La forêt inondée de várzea se reflétant dans une eau immobile à la réserve de Mamirauá
← Brazil

Mamirauá Reserve

"Un dauphin rose a surgi à un bras de distance de notre canoë et Lia a cessé de respirer pendant dix bonnes secondes."

Un sanctuaire de forêt inondée où des dauphins roses de l'Amazone surgissent à côté de votre canoë et où la conservation semble réellement fonctionner.

Mamirauá est le premier endroit en Amazonie où j’ai eu le sentiment que la conservation gagnait réellement du terrain, plutôt que de mener un combat d’arrière-garde perdu d’avance. C’est une vaste réserve de várzea — une forêt inondée qui se submerge jusqu’à dix mètres pendant la saison des hautes eaux —, cogérée avec les communautés ribeirinhas locales qui dépendent de ses réserves de poisson, et cet arrangement est devenu une sorte de modèle cité dans tout le monde de la conservation. On sent la différence sur l’eau immédiatement : plus d’oiseaux, plus de dauphins, moins de silence là où devrait se trouver la faune.
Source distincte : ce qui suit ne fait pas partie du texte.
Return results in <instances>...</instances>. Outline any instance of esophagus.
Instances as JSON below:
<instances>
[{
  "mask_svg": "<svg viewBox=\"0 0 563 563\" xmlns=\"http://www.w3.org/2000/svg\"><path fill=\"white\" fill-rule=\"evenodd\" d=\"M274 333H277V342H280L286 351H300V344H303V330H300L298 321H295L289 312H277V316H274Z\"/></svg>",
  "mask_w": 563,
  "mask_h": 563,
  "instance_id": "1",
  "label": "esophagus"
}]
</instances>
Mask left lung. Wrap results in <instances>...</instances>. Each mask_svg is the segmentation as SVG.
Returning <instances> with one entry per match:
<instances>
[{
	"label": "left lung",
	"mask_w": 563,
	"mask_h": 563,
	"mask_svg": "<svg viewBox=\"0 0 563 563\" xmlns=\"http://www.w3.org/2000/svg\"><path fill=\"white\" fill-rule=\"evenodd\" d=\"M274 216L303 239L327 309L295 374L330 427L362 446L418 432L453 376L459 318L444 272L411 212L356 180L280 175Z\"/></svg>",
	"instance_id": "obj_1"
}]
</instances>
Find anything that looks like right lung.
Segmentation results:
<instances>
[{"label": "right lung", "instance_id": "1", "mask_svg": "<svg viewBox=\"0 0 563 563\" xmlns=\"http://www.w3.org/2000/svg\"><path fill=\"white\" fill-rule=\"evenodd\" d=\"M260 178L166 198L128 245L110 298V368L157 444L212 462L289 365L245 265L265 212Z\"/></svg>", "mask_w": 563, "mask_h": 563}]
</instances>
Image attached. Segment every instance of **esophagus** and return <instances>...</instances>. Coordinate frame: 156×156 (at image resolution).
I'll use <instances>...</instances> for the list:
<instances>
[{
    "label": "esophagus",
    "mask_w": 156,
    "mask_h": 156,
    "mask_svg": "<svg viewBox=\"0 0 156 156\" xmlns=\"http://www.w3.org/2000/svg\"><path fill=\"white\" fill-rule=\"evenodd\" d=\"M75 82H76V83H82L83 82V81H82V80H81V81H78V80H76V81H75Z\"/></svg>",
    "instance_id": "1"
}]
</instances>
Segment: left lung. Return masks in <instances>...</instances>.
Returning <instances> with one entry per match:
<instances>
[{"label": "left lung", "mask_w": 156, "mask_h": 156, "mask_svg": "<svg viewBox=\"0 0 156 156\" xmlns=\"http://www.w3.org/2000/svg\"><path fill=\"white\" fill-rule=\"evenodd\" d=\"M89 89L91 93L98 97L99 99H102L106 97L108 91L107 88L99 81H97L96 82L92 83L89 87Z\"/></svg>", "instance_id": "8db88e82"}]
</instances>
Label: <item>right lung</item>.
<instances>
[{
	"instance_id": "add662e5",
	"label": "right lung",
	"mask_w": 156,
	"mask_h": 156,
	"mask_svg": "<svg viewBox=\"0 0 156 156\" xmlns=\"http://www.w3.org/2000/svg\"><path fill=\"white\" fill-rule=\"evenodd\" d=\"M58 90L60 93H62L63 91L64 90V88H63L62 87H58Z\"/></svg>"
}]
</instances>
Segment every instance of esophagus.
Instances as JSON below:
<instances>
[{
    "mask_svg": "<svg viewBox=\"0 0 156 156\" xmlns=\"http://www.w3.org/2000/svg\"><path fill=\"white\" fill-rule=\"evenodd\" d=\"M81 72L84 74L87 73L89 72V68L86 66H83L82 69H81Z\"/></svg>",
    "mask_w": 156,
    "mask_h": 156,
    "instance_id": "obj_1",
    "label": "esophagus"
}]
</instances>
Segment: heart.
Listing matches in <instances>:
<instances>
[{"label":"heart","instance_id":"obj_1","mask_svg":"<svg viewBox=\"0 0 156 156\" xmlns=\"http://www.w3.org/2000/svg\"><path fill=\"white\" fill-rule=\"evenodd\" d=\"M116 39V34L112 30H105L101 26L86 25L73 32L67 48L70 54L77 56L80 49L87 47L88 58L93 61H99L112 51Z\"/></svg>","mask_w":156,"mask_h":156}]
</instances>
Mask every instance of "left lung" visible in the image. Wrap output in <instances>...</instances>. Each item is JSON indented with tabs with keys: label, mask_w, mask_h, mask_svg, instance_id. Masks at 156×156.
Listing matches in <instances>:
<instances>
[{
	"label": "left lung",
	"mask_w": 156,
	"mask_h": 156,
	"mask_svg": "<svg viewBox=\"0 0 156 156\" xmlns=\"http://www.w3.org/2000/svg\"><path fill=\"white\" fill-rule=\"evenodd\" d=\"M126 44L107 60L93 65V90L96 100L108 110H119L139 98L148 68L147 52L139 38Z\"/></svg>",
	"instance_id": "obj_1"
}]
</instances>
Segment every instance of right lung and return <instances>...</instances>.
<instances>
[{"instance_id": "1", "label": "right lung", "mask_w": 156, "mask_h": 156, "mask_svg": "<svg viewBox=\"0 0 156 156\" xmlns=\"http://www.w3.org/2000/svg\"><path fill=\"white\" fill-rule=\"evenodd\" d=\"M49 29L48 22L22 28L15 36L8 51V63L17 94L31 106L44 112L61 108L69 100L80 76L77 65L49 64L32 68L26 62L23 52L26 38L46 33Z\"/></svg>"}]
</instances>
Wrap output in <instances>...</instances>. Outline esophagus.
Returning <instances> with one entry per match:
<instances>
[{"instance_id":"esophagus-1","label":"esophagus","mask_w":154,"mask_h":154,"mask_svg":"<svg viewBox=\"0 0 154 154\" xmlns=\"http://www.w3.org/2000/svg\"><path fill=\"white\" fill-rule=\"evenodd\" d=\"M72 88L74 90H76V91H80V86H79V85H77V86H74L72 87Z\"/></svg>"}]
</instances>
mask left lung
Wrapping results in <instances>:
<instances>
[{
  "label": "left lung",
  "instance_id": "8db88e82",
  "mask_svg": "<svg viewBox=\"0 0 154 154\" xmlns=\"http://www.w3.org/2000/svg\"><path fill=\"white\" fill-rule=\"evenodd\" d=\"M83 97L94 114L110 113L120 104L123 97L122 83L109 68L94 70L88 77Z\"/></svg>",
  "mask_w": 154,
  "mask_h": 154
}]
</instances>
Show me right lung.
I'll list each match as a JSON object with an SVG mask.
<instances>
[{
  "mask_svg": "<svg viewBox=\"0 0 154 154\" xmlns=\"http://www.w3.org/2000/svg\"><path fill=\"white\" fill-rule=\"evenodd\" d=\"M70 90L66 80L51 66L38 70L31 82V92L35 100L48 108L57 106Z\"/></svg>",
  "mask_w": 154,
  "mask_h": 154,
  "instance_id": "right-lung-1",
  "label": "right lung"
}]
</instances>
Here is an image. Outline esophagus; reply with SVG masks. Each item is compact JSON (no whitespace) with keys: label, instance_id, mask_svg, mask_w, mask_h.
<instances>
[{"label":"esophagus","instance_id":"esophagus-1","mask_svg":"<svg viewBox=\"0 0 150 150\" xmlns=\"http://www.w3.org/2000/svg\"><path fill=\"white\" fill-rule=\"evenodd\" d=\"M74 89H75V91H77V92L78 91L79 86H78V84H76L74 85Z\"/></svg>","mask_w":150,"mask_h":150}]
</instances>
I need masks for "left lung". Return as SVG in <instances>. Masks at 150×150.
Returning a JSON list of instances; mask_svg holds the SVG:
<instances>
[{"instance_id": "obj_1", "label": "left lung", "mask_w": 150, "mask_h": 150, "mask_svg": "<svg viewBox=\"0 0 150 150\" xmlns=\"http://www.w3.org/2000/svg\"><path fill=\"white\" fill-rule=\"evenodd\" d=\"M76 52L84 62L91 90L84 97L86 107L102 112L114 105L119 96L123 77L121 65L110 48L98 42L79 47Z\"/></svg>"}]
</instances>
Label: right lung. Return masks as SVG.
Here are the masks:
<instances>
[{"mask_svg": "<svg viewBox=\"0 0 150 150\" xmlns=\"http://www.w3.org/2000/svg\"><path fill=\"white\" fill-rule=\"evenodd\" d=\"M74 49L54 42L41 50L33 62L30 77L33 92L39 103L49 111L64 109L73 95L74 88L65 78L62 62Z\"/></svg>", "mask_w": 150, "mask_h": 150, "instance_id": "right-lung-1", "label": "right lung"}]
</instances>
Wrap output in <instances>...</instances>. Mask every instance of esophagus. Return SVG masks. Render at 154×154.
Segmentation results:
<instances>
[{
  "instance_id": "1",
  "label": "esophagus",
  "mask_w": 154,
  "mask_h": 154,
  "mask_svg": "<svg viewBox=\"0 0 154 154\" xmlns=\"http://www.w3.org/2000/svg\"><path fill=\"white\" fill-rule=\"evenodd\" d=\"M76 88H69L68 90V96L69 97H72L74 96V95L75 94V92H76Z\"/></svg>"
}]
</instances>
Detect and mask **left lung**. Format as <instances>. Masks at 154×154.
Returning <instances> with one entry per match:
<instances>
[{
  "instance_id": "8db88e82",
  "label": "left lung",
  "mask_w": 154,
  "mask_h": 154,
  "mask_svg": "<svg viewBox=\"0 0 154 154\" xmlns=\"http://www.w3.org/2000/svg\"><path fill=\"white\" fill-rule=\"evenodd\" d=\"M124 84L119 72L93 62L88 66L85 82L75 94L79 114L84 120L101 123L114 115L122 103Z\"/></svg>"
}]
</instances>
Nous avons séjourné au Uakari Floating Lodge, un ensemble de bungalows en bois construits sur des radeaux qui montent et descendent avec le fleuve, accessible seulement par un trajet en bateau depuis Tefé. Il n’y a ni wifi, ni véritable réseau mobile, et après la première soirée agitée, c’est devenu tout l’intérêt de la chose — les matins commençaient avec une brume s’élevant au-dessus d’une eau qui reflétait la forêt avec tant de précision que je ne distinguais parfois plus où finissaient les arbres et où commençait le reflet.

Sunrise mist over the flooded forest waterways of Mamirauá Reserve

Les dauphins sont la raison pour laquelle la plupart des gens viennent, et ils méritent leur réputation. Mamirauá abrite à la fois les botos roses et les tucuxis gris, plus petits, et contrairement aux installations de nourrissage de dauphins plus touristiques que l’on trouve ailleurs en Amazonie, ici les rencontres se déroulent selon les propres termes des dauphins — vous pagayez tranquillement dans un chenal inondé et ils apparaissent tout simplement, roulant à la surface, parfois assez proches pour être touchés, parfois disparus avant que vous ne puissiez réagir. Notre guide, une biologiste formée par Mamirauá nommée Rosinete, pouvait identifier des dauphins individuels grâce aux cicatrices sur leurs nageoires dorsales, un niveau de familiarité qui en disait plus long sur l’investissement de la réserve dans la recherche que n’importe quelle brochure.

Pink river dolphin surfacing in a flooded forest channel

Au-delà des dauphins, Mamirauá est l’un des meilleurs endroits d’Amazonie pour observer le singe uakari — un primate saisissant, chauve, au visage rouge vif, que l’on ne trouve presque nulle part ailleurs sur terre, et qui est d’ailleurs l’homonyme et la mascotte de la réserve. Nous avons repéré une troupe se déplaçant dans la canopée inondée à l’aube, à contre-jour du soleil levant, et l’excitation de notre guide montrait clairement que ce n’était pas une observation garantie, même pour quelqu’un qui travaillait là chaque jour. Les sorties en canoë nocturnes ont ajouté des caïmans, des ibijaus, et un paysage sonore de grenouilles et d’insectes si dense qu’il en devenait presque architectural, superposé d’une manière que je n’ai jamais entièrement démêlée.

Quand y aller : De juin à octobre pour les eaux basses, quand la faune se concentre dans des chenaux plus étroits et que les sentiers de randonnée deviennent accessibles. Les mois de hautes eaux, de mars à mai, offrent le canoë en forêt inondée le plus spectaculaire mais restreignent l’accès surtout aux voies d’eau.